Da Startup a Terzo polo Europeo
D-Orbit è nata nel 2011 come startup dall’idea di 4 neolaureati. Oggi ha organico più di 600 dipendenti (in gergo chiamati “deorbitini”) ed è il terzo operatore satellitare più grande d’Europa. Per celebrare la collaborazione con Disney per il lancio dell’elmo del Mandaloriano, l’azienda ha organizzato una visita della sua sede di Fino Mornasco, in provincia di Como, dove i satelliti vengono assemblati dall’elettronica (tutta fatta in casa) fino alle strutture in alluminio per l’aerospazio e la fibra di carbonio.
Tutto avviene nelle clean room, stanze in cui non sono ammessi detriti, capelli o pulviscolo perché «contengono cose molto, ma molto costose e un singolo granello di polvere può accorciare sensibilmente la vita in orbita di un componente» spiega Ferrario. Tra circuiti, pannelli solari, taniche per la propulsione e telai in fibra di carbonio, ION continua a essere il motore dell’azienda: «Per quest’anno voleranno i MK2 V5 (quindi la quinta versione del secondo modello ndr), ma stiamo già testando e portando in orbita i componenti dell’MK3 che andrà nello spazio a partire dal 2029».

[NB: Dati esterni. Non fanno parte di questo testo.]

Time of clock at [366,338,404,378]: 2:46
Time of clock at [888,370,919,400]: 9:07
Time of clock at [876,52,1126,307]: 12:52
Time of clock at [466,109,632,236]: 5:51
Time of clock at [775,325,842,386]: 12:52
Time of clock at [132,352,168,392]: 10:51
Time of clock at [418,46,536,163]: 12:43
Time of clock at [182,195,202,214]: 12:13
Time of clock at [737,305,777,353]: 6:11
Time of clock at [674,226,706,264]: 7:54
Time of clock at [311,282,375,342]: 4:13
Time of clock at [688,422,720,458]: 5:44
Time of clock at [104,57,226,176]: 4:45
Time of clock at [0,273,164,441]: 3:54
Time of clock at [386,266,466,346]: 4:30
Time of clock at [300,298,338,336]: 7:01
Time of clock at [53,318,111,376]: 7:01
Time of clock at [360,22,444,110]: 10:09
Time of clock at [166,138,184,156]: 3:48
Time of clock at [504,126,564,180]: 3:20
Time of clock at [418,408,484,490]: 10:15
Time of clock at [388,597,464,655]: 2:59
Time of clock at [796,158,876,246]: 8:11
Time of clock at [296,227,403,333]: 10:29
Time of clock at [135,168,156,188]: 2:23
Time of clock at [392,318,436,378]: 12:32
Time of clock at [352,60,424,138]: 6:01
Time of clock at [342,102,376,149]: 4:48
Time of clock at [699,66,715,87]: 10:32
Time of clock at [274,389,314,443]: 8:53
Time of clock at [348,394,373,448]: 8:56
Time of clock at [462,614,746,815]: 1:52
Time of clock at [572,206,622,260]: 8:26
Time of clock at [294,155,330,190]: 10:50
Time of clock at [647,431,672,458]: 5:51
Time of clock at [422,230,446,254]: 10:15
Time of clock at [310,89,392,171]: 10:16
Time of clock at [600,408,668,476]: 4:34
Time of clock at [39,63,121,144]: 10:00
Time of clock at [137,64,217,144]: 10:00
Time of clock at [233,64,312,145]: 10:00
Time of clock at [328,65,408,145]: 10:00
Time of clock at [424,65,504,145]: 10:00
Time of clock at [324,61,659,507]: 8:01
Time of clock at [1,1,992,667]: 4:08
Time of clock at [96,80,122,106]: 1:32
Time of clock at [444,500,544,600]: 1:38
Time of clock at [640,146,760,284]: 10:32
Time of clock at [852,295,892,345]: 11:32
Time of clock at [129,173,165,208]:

Al contrario di grossi “trasportatori spaziali” come Airbus o Boeing che non possiedono ciò che trasportano, D-Orbit può usare i suoi satelliti come banchi di prova per le sue tecnologie future, un vantaggio che le permette di innovare rapidamente. Alcuni elementi del design di ION, però, potrebbero non avere solo una funzione tecnica: «Visto dall’alto sembra un tie fighter (le astronavi dell’impero Galattico di Star Wars) e potrebbe non essere un caso».
Il futuro di D-Orbit
D-Orbit è un’azienda in crescita e ha bisogno di spazio. Dopo aver riempito la sua sede attuale e l’edificio a fianco, Ferrario ha chiamato ComoNext, un parco scientifico e tecnologico con sede a Lomazzo attivo dal 2010, e gli ha detto «ti prendo tutto lo spazio che hai a disposizione». I due progetti di punta che stanno riempiendo scrivanie e postazioni nelle clean room sono Nox, «il nostro progetto SAR (Synthetic Aperture Radar) che farà rilevazioni precise al millimetro per il governo italiano e un satellite dotato di due braccia a sette snodi, come quelle umane, per riparare i grossi satelliti delle aziende di comunicazione che lavorano più lontani». Il primo è di derivazione ION ed è sulla buona strada per raggiungere l’orbita, il secondo è nelle fasi precedenti dello sviluppo e le sue tecnologie di base stanno facendo i rigorosissimi test necessari a sopravvivere a lungo nello spazio.
Una delle difficoltà maggiori incontrate dall’azienda, però, è trovare posto nei prossimi lanci spaziali. «L’elmo del Mandaloriano era su ION 19, ma il lancio è stato rimandato più volte» spiega Ferrario. «Ora stiamo prenotando spazio nei lanci del 2028 e del 2029» perché l’unico provider affidabile è la SpaceX di Elon Musk. Nuovi player, anche europei, si stanno affacciando sulla scena: «Guardo con interesse alla tedesca Isar Aerospace, alla spagnola Pld Space e alla francese MaiaSpace, una costola interna di Airbus che si è staccata da poco per quanto è difficile innovare in questo settore».